## Records shown

⟨

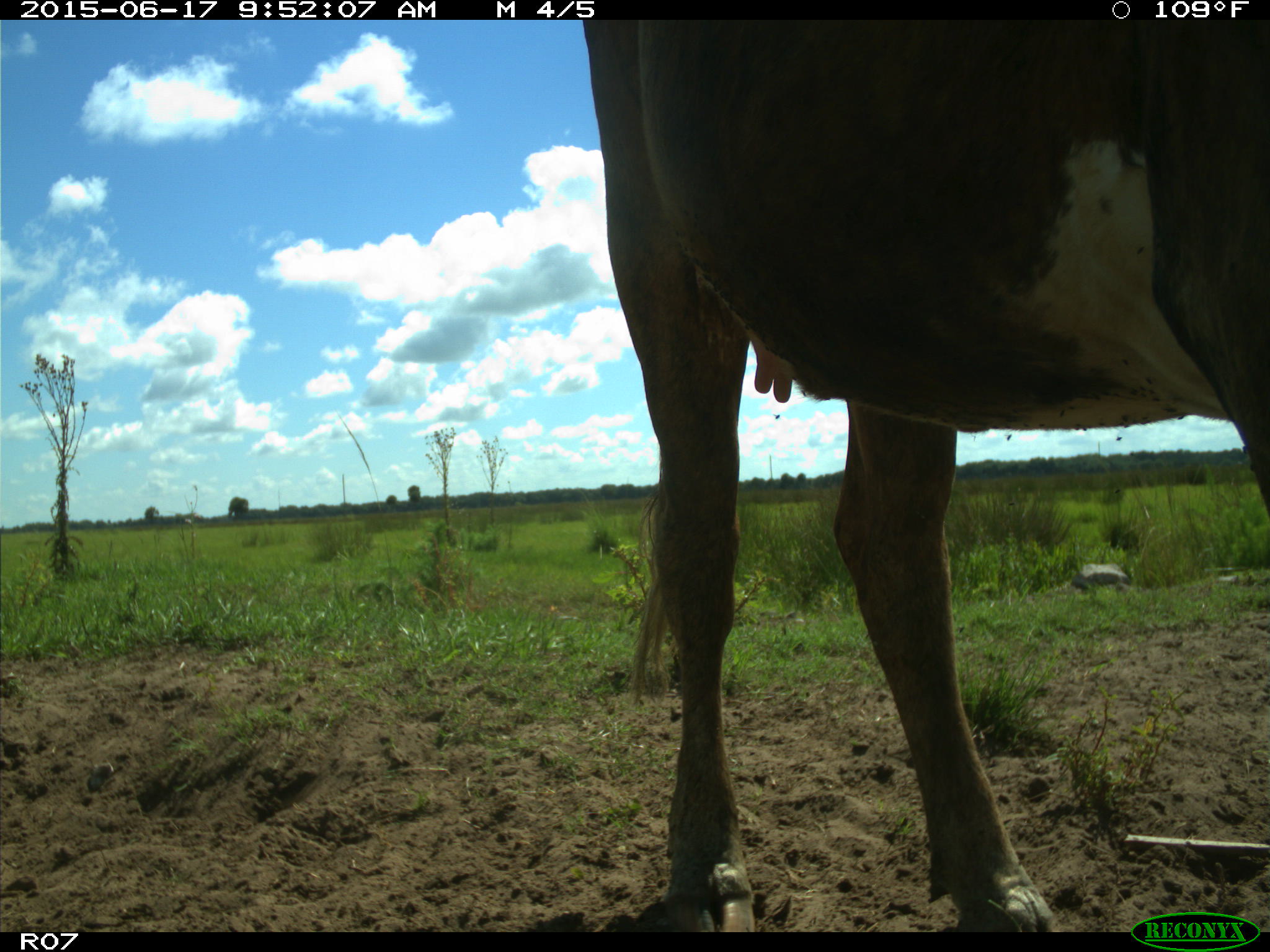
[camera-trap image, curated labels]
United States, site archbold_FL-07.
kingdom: Animalia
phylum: Chordata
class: Mammalia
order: Artiodactyla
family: Bovidae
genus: Bos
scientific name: Bos taurus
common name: domestic cow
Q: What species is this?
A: Bos taurus (domestic cow).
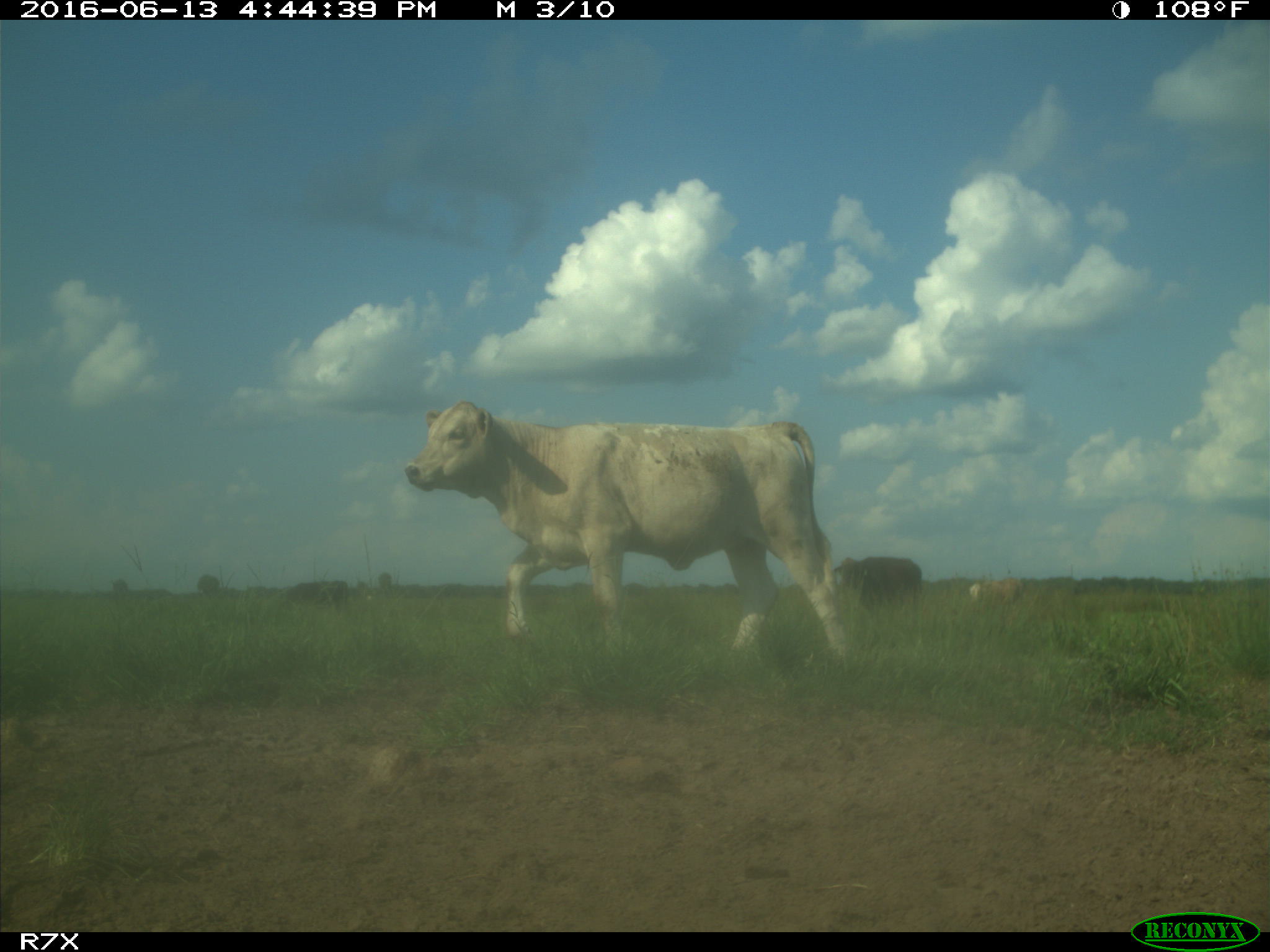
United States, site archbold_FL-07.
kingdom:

⟩

Exactly as they appear above, give the records again, without their pictures.

## Output of the task
[camera-trap image, curated labels]
United States, site archbold_FL-07.
kingdom: Animalia
phylum: Chordata
class: Mammalia
order: Artiodactyla
family: Bovidae
genus: Bos
scientific name: Bos taurus
common name: domestic cow
Q: What species is this?
A: Bos taurus (domestic cow).
United States, site archbold_FL-07.
kingdom:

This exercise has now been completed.